READING TEXT

Augment the CIFAR10 Dataset Using the RandomHorizontalFlip and RandomCrop Transforms

Video Transcript

Data augmentation is the process of artificially enlarging your training dataset using carefully chosen transforms.

When used appropriately, data augmentation can make your trained models more robust and capable of achieving higher accuracy without requiring larger dataset.

For those who are familiar with it, data augmentation is very similar to regularization in that it can prevent over-fitting compared to another identical model learning on the same dataset for the same number of epochs.

Two very useful transforms of this type that are commonly used in computer vision are random flipping and random cropping.

In torchvision, random flipping can be achieved with a random horizontal flip and random vertical flip transforms while random cropping can be achieved using the random crop transform.

We first need to import torch:

import torch

Then import torchvision:

import torchvision

Then import torchvision.transforms as transforms:

import torchvision.transforms as transforms

And then import torchvision.datasets as datasets:

import torchvision.datasets as datasets

We also want to check that our installed versions of torch and torchvision are current.

print(torch.__version__)

print(torchvision.__version__)

We can then define a composed training dataset transform as follows:

first_train_transform = transforms.Compose(
                [transforms.RandomHorizontalFlip(),
                 transforms.RandomCrop(size=[32,32], padding=4),
                 transforms.ToTensor()])

RandomHorizontalFlip without arguments will simply randomly flip the image horizontally with probability 0.5.

RandomCrop takes a more detailed set of parameters.

Firstly, the size parameter is either a sequence or integer indicating the output size of RandomCrop.

If an integer is provided, the output will be a square crop with side length equal to the integer provided:

second_train_transform = transforms.Compose(
               [transforms.RandomHorizontalFlip(),
                transforms.RandomCrop(size=32, padding=4),
                transforms.ToTensor()])

That means that instead of specifying the parameter as [32,32] as in the first train transform, I could simply write size=32 as in the second train transform, meaning that first train transform and second train transform are actually identical.

The padding parameter indicates how much padding or white space we want to add to the edges of the image before cropping.

If an integer is provided, as in second train transform, then equal padding is added to all sides.

On the other hand, if a sequence of length two is provided, as in third train transform, then different amounts of padding will be added to the top and bottom and to the left and right.

third_train_transform = transforms.Compose(
               [transforms.RandomHorizontalFlip(),
                transforms.RandomCrop(size=32, padding=[0, 4]),
                transforms.ToTensor()])

Saved data entries:
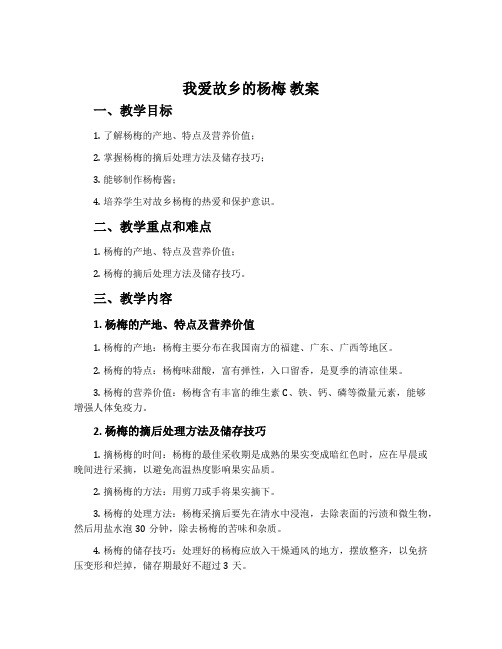 我爱故乡的杨梅 教案

一、教学目标

1. 了解杨梅的产地、特点及营养价值；

2. 掌握杨梅的摘后处理方法及储存技巧；

3. 能够制作杨梅酱；

4. 培养学生对故乡杨梅的热爱和保护意识。

二、教学重点和难点

1. 杨梅的产地、特点及营养价值；

2. 杨梅的摘后处理方法及储存技巧。

三、教学内容

1. 杨梅的产地、特点及营养价值

1. 杨梅的产地：杨梅主要分布在我国南方的福建、广东、广西等地区。

2. 杨梅的特点：杨梅味甜酸，富有弹性，入口留香，是夏季的清凉佳果。

3. 杨梅的营养价值：杨梅含有丰富的维生素 C、铁、钙、磷等微量元素，能够增强人体免疫力。

2. 杨梅的摘后处理方法及储存技巧

1. 摘杨梅的时间：杨梅的最佳采收期是成熟的果实变成暗红色时，应在早晨或晚间进行采摘，以避免高温热度影响果实品质。

2. 摘杨梅的方法：用剪刀或手将果实摘下。

3. 杨梅的处理方法：杨梅采摘后要先在清水中浸泡，去除表面的污渍和微生物，然后用盐水泡 30 分钟，除去杨梅的苦味和杂质。

4. 杨梅的储存技巧：处理好的杨梅应放入干燥通风的地方，摆放整齐，以免挤压变形和烂掉，储存期最好不超过 3 天。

STUDY QUESTIONS
1. According to the data augmentation transcript, with what probability does RandomHorizontalFlip flip an image when it is given no arguments?
2. Rewrite the data augmentation transcript from "RandomCrop takes a" up to and including "size of RandomCrop.", putting "RandomResizedCrop" in place of "RandomCrop" each time it appears.
3. List every import statement that appears in the data augmentation transcript.

EXERCISE RESPONSES
1. 0.5

2.
RandomResizedCrop takes a more detailed set of parameters.

Firstly, the size parameter is either a sequence or integer indicating the output size of RandomResizedCrop.

3.
import torch
import torchvision
import torchvision.transforms as transforms
import torchvision.datasets as datasets